The request for defendant to keep his hands visible did not prevent him from exercising his right to terminate the encounter, and a reasonable person in his place should not have believed that right had been extinguished by the request.
The touchstone of the fourth amendment is reasonableness, and the request to keep one’s hands visible is not an unreasonable restraint of liberty. It merely serves as a protection to both officer and citizen.
Terry
The court rejected defendant’s argument he was seized when the officer requested he remove his hands from his pockets and conclude defendant was not seized until the officer frisked him.
Under Terry, the officer may conduct an investigatory frisk for weapons upon reasonable suspicion the individual is armed and dangerous. See also 725 ILCS 5/107-14, & 725 ILCS 5/108-1.01. See also Special Illinois Search & Seizure Guide.
Armed & Dangerous
When an officer has a reasonable suspicion during an investigatory stop that the individual may be armed and dangerous, the officer is permitted to take necessary measures to determine whether the person is armed and to neutralize any threat of physical harm.
Police officers need not have reasonable suspicion of criminal activity to conduct a Terry frisk for weapons during a consensual encounter but, rather, need only have reasonable suspicion the citizen is armed and potentially dangerous.
No Suspicion of Crime Required
The fourth appellate district now holds that a police officer may conduct a Terry frisk during a consensual encounter upon developing reasonable suspicion the citizen is armed and dangerous; the officer need not develop reasonable suspicion of criminal activity. In such cases, the seizure and frisk will occur contemporaneously because a consensual encounter is, by definition, not a seizure.
Accordingly, a police officer must have reasonable suspicion the individual is armed and dangerous at the time of the frisk.
By so concluding, defendant’s arguments relating to the lack of reasonable suspicion defendant was involved in criminal activity became inapplicable. Thus, A Terry frisk during a consensual encounter must be predicated by reasonable suspicion the individual is armed with a weapon and, therefore, presently dangerous.
More Than a Hunch
To develop reasonable suspicion, the officer must have more than an “inarticulate hunch”; the officer must “point to specific and articulable facts which, taken together with rational inferences from those facts” demonstrate the suspicion is reasonable. The officer need not be absolutely certain that the individual is armed; the issue is whether a reasonably prudent man in the circumstances would be warranted in the belief that his safety or that of others was in danger.
Officer’s Inferences
When reviewing the reasonableness of an officer’s conduct, it is appropriate to give due weight to the specific reasonable inferences which the officer is entitled to draw from the facts in light of his experience.
This is an objective standard asking if an individual of reasonable caution would believe that the action was appropriate.
Holding
This is what the officer new:
He was alone with defendant at a late hour in an area he knew was a high-narcotics crime area. He was substantially smaller than defendant. Defendant was coming from a known drug house, in the officer’s experience individuals who deal with narcotics are often armed with a weapon.
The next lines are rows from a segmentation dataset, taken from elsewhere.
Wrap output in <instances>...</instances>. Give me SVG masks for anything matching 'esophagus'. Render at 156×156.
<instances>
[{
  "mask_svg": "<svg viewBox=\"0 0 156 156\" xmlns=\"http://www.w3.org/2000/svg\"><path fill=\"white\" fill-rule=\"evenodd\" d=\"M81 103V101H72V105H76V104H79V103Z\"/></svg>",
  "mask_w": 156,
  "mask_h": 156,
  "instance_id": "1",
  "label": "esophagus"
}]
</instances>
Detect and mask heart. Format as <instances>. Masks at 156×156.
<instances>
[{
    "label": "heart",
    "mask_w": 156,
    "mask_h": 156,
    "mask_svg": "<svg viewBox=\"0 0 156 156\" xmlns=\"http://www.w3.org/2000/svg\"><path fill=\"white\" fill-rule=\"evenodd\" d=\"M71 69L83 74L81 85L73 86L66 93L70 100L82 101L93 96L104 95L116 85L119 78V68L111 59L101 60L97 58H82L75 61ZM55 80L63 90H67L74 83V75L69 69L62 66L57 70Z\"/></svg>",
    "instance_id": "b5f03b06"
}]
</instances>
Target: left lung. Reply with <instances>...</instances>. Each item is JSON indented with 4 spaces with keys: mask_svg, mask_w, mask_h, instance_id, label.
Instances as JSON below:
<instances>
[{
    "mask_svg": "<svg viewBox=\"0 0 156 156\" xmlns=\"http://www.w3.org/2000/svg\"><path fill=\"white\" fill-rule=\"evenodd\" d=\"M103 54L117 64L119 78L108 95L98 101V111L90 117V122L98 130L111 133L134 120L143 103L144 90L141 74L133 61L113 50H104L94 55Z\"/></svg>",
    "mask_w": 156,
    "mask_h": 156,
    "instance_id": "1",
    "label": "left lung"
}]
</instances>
Plus, Defendant acted peculiarly by continually placing his hands in his pockets, even after being asked him to remove his hands from his pockets several times defendant ultimately refused to remove his hands and asked why he needed to.
It was objectively reasonable for the officer to suspect defendant may have been armed with a weapon. This officer did not decide to frisk defendant based solely on one fact alone; he decided to frisk defendant based on the quantum of facts he learned while speaking to defendant, coupled with defendant’s refusal to keep his hands visible.
In sum, the court concluded the totality of the circumstances known to the officer at the time of the frisk warranted the reasonable suspicion defendant was armed and thus dangerous, thereby permitting him to conduct a Terry frisk.